Tuesday, November 08, 2005

What is Thingophilia?

Thingophilia is when you love stuff. Bibliophilia - the love of books. Numismaphilia - the love of rare coins. Horologiophilia - the love of timepieces and measuring time.

Major religions, existentialists, and secular humanists all warn us of the evil of Thingophilia, but we love stuff anyway. We trifle. We collect. We hoard. But why?

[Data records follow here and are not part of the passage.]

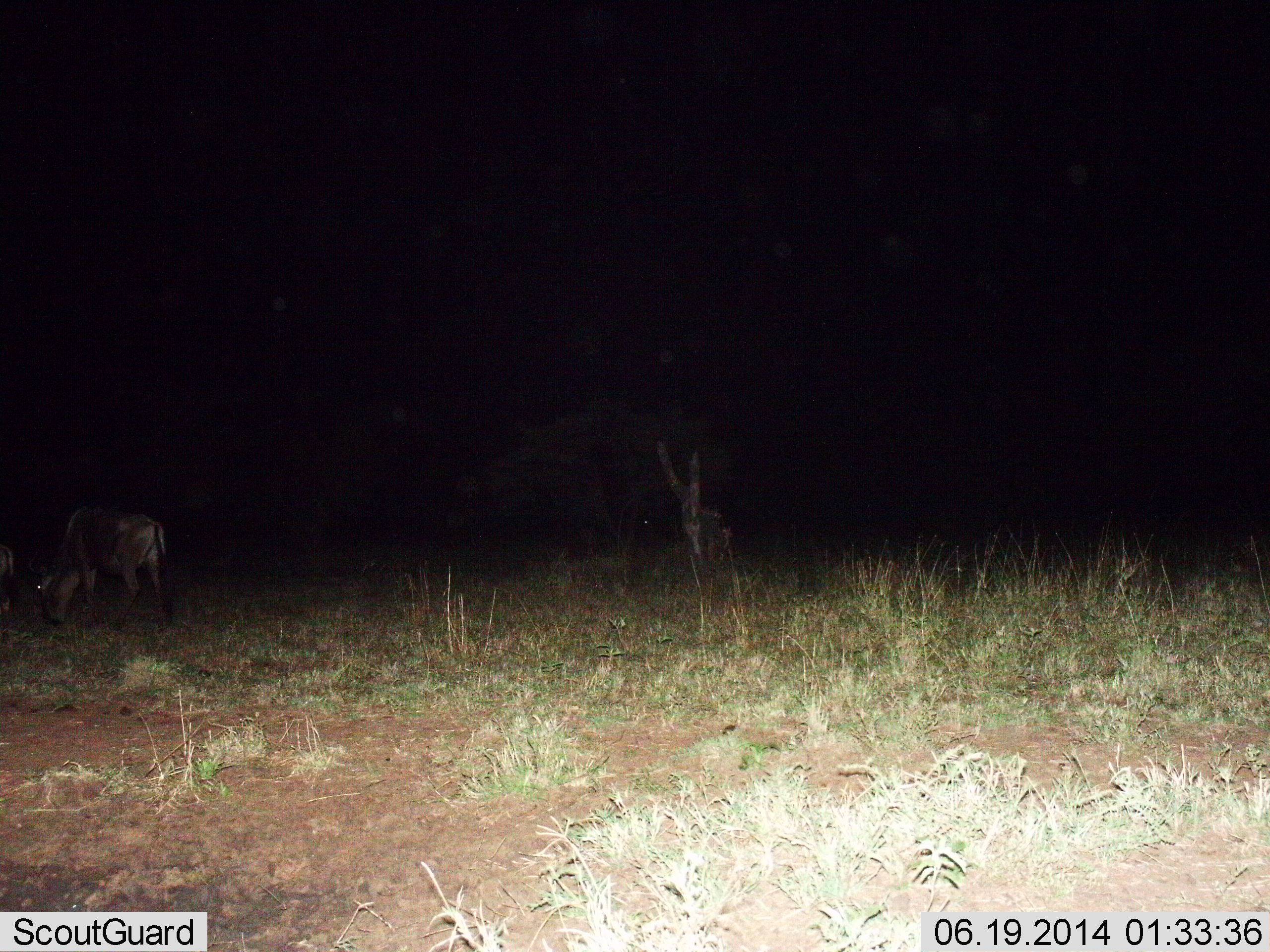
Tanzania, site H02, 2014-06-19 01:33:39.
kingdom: Animalia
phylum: Chordata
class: Mammalia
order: Artiodactyla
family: Bovidae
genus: Connochaetes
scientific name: Connochaetes taurinus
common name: blue wildebeest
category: wildebeest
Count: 2.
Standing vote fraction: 40%.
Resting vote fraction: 0%.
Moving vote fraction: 0%.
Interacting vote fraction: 0%.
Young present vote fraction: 0%.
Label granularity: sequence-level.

Author Jose Saramago gives some insight in his book All the Names:

"There are people like Senhor Jose everywhere, who fill their time, or what they believe to be their spare time, by collecting stamps, coins, medals, vases, postcards, matchboxes, books, clocks, sports shirts, autographs, stones, clay figurines, empty beverage cans, little angels, cacti, opera programmes, lighters, pens, owls, music boxes, bottles, bonsai trees, paintings, mugs, pipes, glass obelisks, ceramic ducks, old toys, carnival masks, and they probably do so out of something that we call metaphysical angst, perhaps because they cannot bear the idea of chaos being the one ruler of the universe, which is why, using their limited powers and with no divine help, they attempt to impose some order on the world, and for a short while they manage it, but only as long as they are there to defend their collection, because when the day comes when it must be dispersed, and that day always comes, either with their death or when the collector grows weary, everything goes back to its beginnings, everything returns to chaos."

Do we collect to stave off oblivion, or because it just makes us happy? Do we pick up knick-knacks because we are uncertain of our place in the cosmos, or because we have a good eye? Your comments on the matter are welcome.

For the moment however, Thingophilia is unconcerned with our motivation. We just want to know where to find the best stuff. How to tell the good stuff from the bad stuff. And how to best stuff our stuff where we stuff stuff.

The "Best Stuff" is purely subjective; I make no claims to objectivity. I welcome your constructive comments, and alternative selections. To those with a keener eye than mine, I challenge, "Educate me."